The data is to be repeated exactly, with the images removed.

Captioned web images:
* * * *

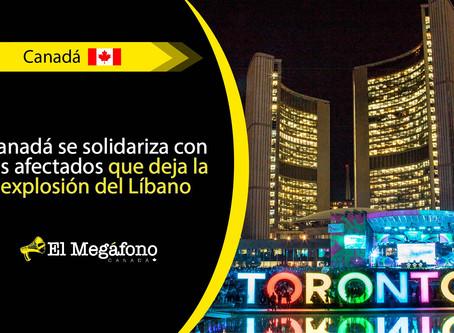 Toronto atenuará su letrero como homenaje a las víctimas de Beirut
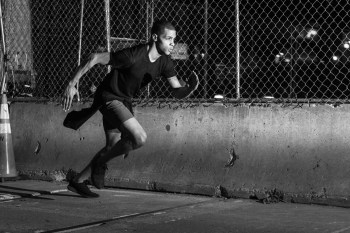 Outlier Introduces Openweight Merino for 2015 Spring/Summer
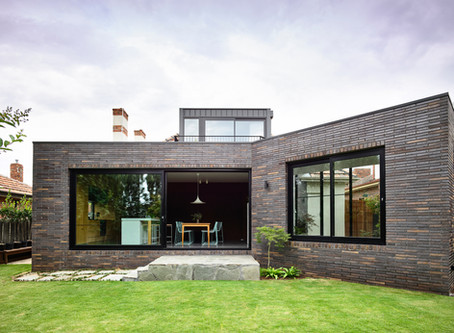 Krause Emperor bricks are the perfect fit on a unique addition at Ascot Vale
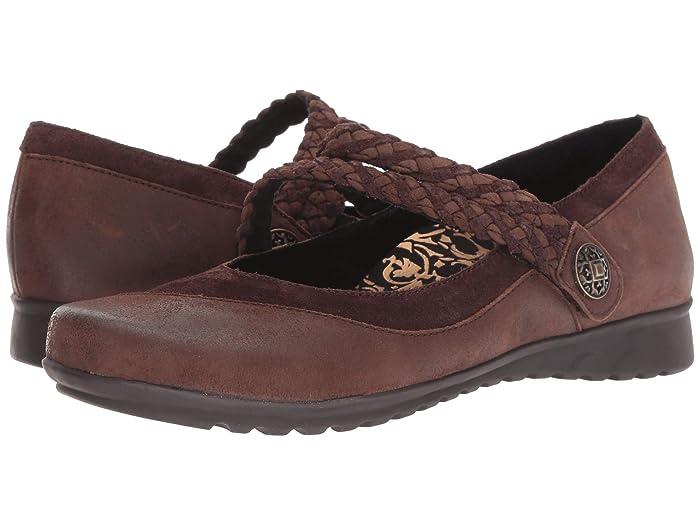 Aetrex  Essence Ada (Chocolate) Womens  Shoes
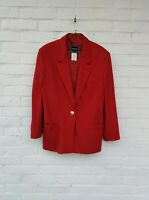 VERSACE Jeans Couture Wool Cashmere Red Women's Blazer Jacket Size 34/48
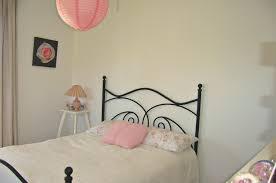 Schlafzimmer Neue Farbe Kleines Schlafzimmer 20 Ideen Rund Ums Einrichten Farbe U0026 Mehr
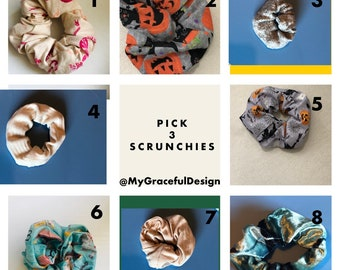 Scrunchies , set of 3  scrunchies, stocking stuffers, Christmas gift ideas , hair Ties, workout hair, yoga hair, hair fashion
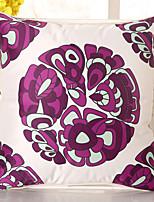 1 Pcs High Quality Sofa Cushion Pillowcase Vintage Pillow Cover Emulation Silk Pillow Case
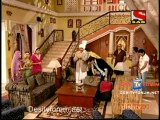 13th May Jugni - 2010 video watch online 13 may 10 - pt2
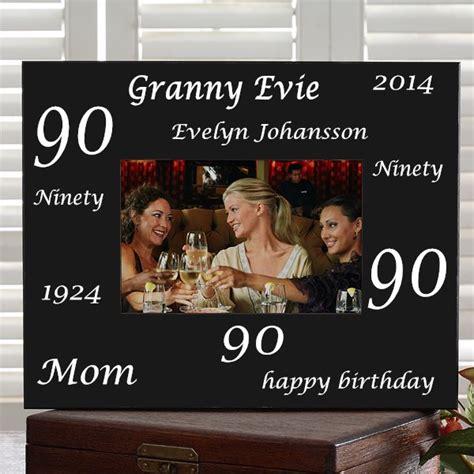 Ee  Th Ee    Ee  Birthday Ee   Top  Ee  Gift Ee    Ee  Ideas Ee   Year Olds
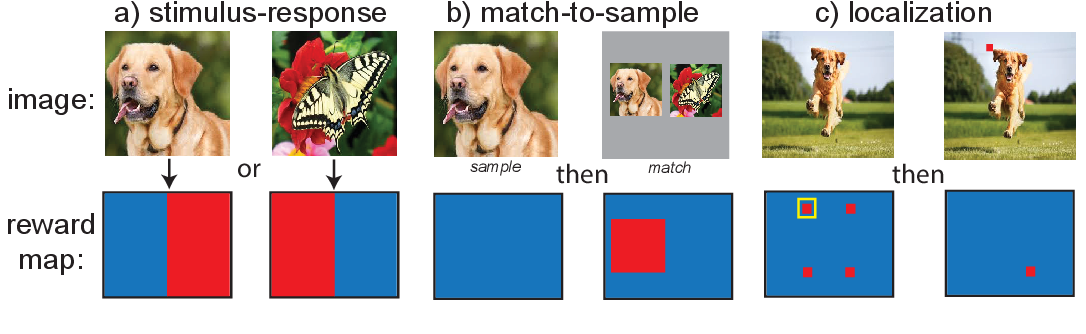 Figure 2 for A Useful Motif for Flexible Task Learning in an Embodied Two-Dimensional Visual Environment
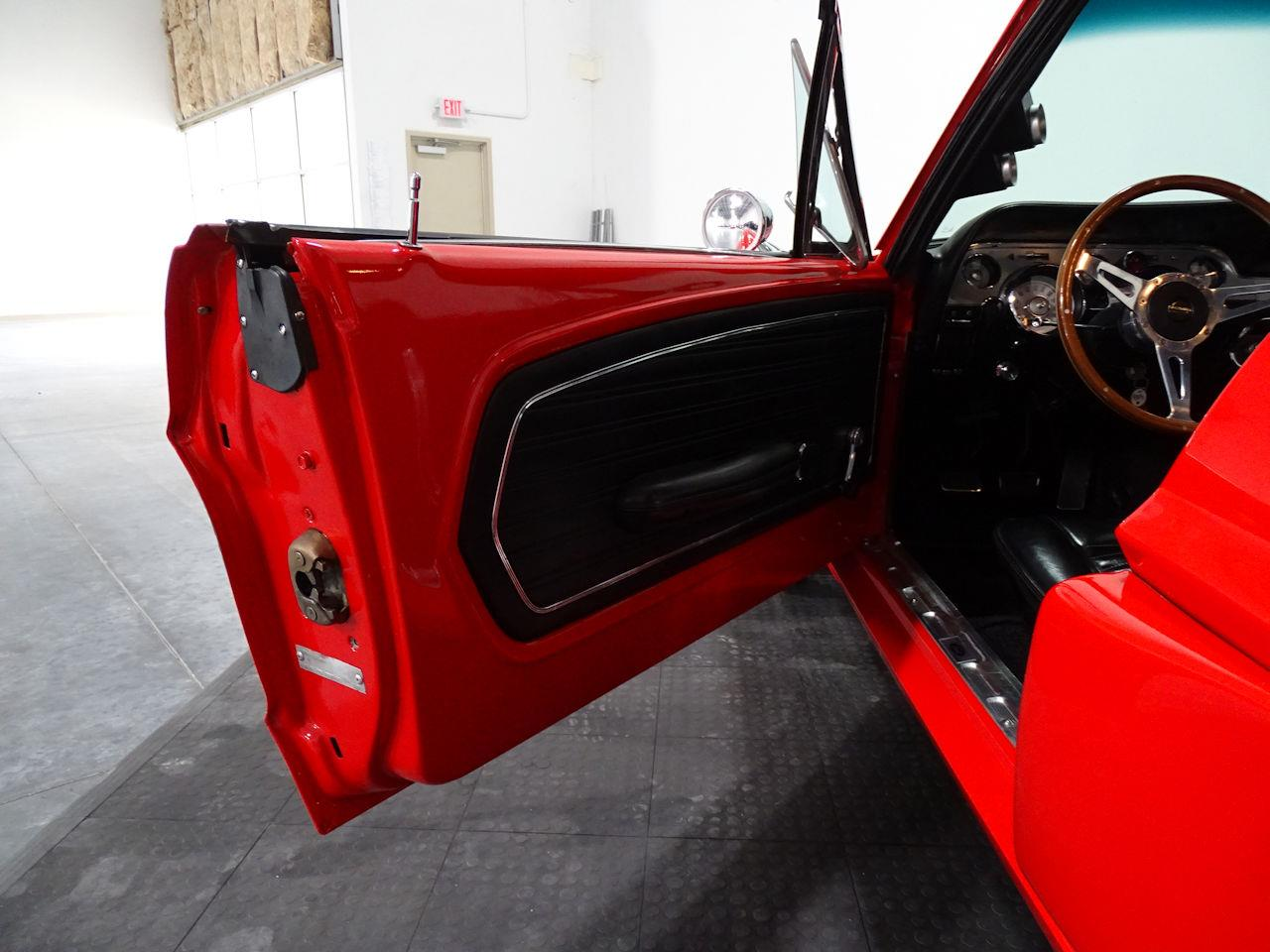 Large Picture of 1968 Mustang located in Texas - $31,995.00 Offered by Gateway Classic Cars - Houston - LD5O
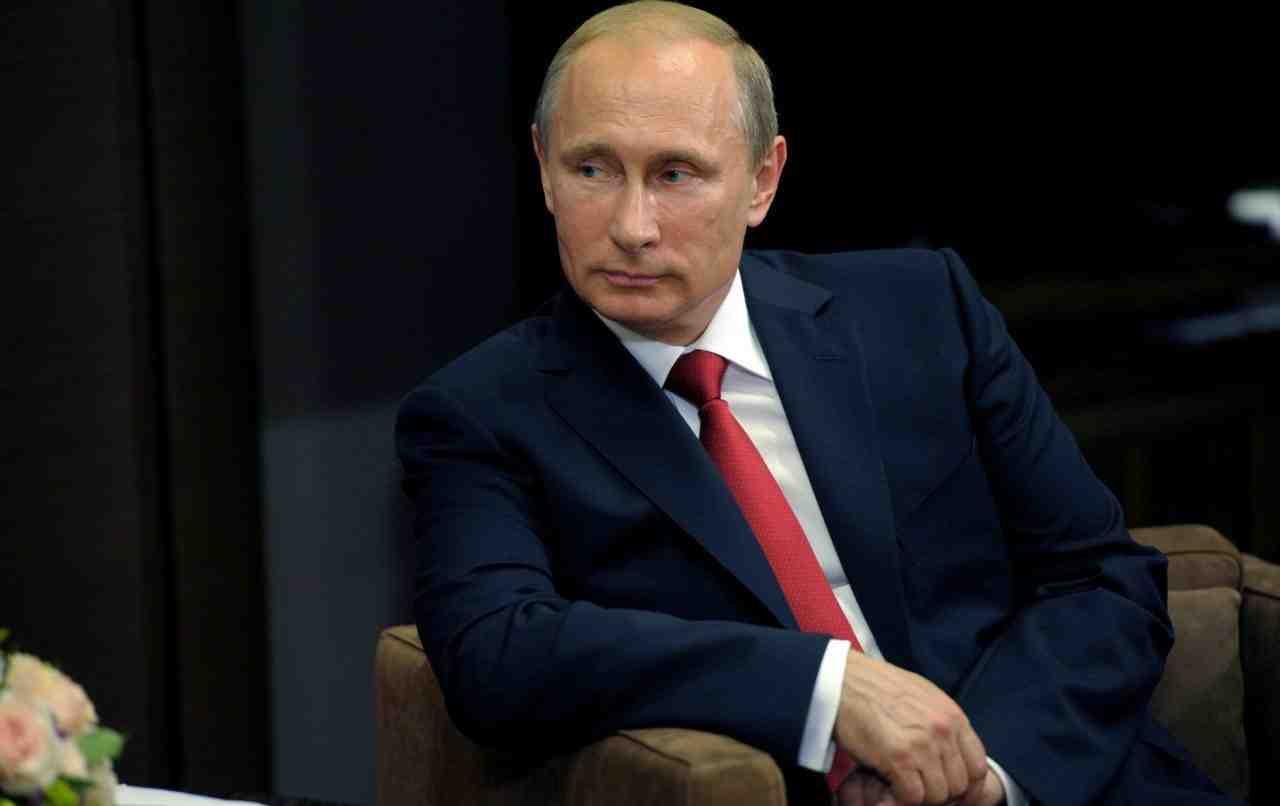 Путин обсудил сСовбезом ситуацию вСирии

* * * *

■ Expected output:
 Toronto atenuará su letrero como homenaje a las víctimas de Beirut
 Outlier Introduces Openweight Merino for 2015 Spring/Summer
 Krause Emperor bricks are the perfect fit on a unique addition at Ascot Vale
 Aetrex  Essence Ada (Chocolate) Womens  Shoes
 VERSACE Jeans Couture Wool Cashmere Red Women's Blazer Jacket Size 34/48
 Schlafzimmer Neue Farbe Kleines Schlafzimmer 20 Ideen Rund Ums Einrichten Farbe U0026 Mehr
 Scrunchies , set of 3  scrunchies, stocking stuffers, Christmas gift ideas , hair Ties, workout hair, yoga hair, hair fashion
 1 Pcs High Quality Sofa Cushion Pillowcase Vintage Pillow Cover Emulation Silk Pillow Case
 13th May Jugni - 2010 video watch online 13 may 10 - pt2
 Ee  Th Ee    Ee  Birthday Ee   Top  Ee  Gift Ee    Ee  Ideas Ee   Year Olds
 Figure 2 for A Useful Motif for Flexible Task Learning in an Embodied Two-Dimensional Visual Environment
 Large Picture of 1968 Mustang located in Texas - $31,995.00 Offered by Gateway Classic Cars - Houston - LD5O
 Путин обсудил сСовбезом ситуацию вСирии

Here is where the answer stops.